Tout ici tient dans une question: qu’est-ce qui fait que les accords, notamment quand ils sont appliqués tant bien que mal, échouent toujours à changer les choses et à empêcher le retour de l’arbitraire?

Au-delà des velléités des uns et des autres, le constat d’échec de la politique des accords est sans appel. A ce jour, aucun accord politique ou civilo-politique n’est parvenu à fabriquer un vivre-ensemble haïtien digne de ses ambitions. Tout se passe comme si à chaque fois que le vieux monde présenterait les symptômes de sa mort imminente, l’ensauvagement circonstancié des monstres fait tout pour entraver l’avènement du monde nouveau. Cet état de fait finit par rendre indifférents bon nombre d’observateurs des choses politiques haïtiennes et confère au final un tant soit peu de crédit au point de vue assez largement partagé selon lequel, plus ça change, plus c’est la même chose. Si nous sommes incapables de nous gouverner en temps de paix comme en temps de guerre, encore une fois avec toutes nos bonnes intentions, c’est que le mal viendrait de plus loin, loin s’en faut.
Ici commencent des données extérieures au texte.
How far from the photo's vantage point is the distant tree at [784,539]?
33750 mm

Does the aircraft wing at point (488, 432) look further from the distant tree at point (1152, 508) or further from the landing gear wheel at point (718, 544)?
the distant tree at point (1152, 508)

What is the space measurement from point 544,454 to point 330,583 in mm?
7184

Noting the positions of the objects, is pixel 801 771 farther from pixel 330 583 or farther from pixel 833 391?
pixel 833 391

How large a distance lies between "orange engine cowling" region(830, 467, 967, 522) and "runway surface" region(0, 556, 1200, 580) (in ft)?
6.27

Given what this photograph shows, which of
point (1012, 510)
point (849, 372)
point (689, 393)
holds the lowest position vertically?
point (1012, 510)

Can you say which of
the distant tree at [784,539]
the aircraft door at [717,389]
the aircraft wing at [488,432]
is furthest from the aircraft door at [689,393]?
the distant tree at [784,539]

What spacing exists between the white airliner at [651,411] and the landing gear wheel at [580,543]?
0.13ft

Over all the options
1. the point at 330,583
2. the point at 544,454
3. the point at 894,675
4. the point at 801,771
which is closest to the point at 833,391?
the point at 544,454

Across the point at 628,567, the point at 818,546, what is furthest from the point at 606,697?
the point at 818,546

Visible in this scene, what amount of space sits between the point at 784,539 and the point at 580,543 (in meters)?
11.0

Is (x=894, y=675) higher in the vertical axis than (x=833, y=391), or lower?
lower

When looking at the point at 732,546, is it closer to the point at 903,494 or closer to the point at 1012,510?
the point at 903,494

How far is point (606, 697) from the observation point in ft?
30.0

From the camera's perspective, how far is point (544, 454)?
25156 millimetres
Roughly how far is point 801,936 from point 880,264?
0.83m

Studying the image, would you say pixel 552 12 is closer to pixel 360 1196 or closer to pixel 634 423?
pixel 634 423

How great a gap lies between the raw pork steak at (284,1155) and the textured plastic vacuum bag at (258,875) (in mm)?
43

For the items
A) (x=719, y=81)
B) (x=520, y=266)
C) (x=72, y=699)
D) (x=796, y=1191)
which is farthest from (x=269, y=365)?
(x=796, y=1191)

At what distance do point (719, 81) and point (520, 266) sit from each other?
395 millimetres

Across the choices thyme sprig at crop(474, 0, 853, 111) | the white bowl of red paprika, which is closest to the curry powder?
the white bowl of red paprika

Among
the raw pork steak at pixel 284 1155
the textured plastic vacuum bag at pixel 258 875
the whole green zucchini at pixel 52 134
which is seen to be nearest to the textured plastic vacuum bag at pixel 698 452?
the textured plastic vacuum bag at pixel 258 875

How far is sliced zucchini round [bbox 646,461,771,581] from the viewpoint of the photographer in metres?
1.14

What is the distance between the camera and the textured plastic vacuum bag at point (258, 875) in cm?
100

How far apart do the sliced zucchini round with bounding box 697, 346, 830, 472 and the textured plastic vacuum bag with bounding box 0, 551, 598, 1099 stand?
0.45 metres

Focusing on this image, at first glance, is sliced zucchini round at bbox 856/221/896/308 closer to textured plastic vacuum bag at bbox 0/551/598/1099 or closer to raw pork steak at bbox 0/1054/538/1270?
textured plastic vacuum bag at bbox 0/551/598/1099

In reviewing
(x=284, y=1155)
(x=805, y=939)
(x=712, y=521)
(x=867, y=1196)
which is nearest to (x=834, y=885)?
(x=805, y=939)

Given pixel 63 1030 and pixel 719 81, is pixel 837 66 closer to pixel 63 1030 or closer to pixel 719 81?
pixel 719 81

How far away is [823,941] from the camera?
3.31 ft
En tout état de cause, «la bibliothèque républicaine» des «élites haïtiennes» en fournit des éléments d’explication, pour complexe, reconnaissons-le, après tout, que soit l’entreprise.

Sous couvert d’idées bienséantes et bienveillantes, lieux communs du camp de l’effondrement et de celui du changement, les enjeux les plus pertinents sont souvent dissimulés. Personne ne sait, par exemple, quand on approche les nouveaux accords, semblables après tout sous bien des aspects, ce que nos «élites» entendent par des assemblages d’idées tels la «solution haïtienne», voire «inter-haïtienne», la «sauvegarde de notre souveraineté» aux yeux du blanc, alors que nous sommes insignifiants économiquement, et attendons (comble d’ironie!) qu’il finance notre énième transition.

Nous ne sommes pas plus renseignés sur les enjeux liés, en termes de spécificités, à l’édification de «notre démocratie», au fait de savoir oui ou non si les racines de notre condition politique se situent tant bien que mal dans la colonialité du pouvoir, si Haïti est devenue une fabrique de main-d’œuvre accélérée pour les pays émergents en Amérique latine, si ce pays est en passe de devenir un des territoires circulatoires du grand banditisme, au vu des conditions dans lesquelles le Président Moise a trouvé la mort.

Pas plus que l’on ne saura si l’effort humain cette fois, sera, les nouvelles «épistémè» des sciences sociales pourraient nous y inviter, anti-colonial, décolonial, post-colonial ou aura partie liée à «la politique égalitaire», aux savoirs locaux ou à la créolisation.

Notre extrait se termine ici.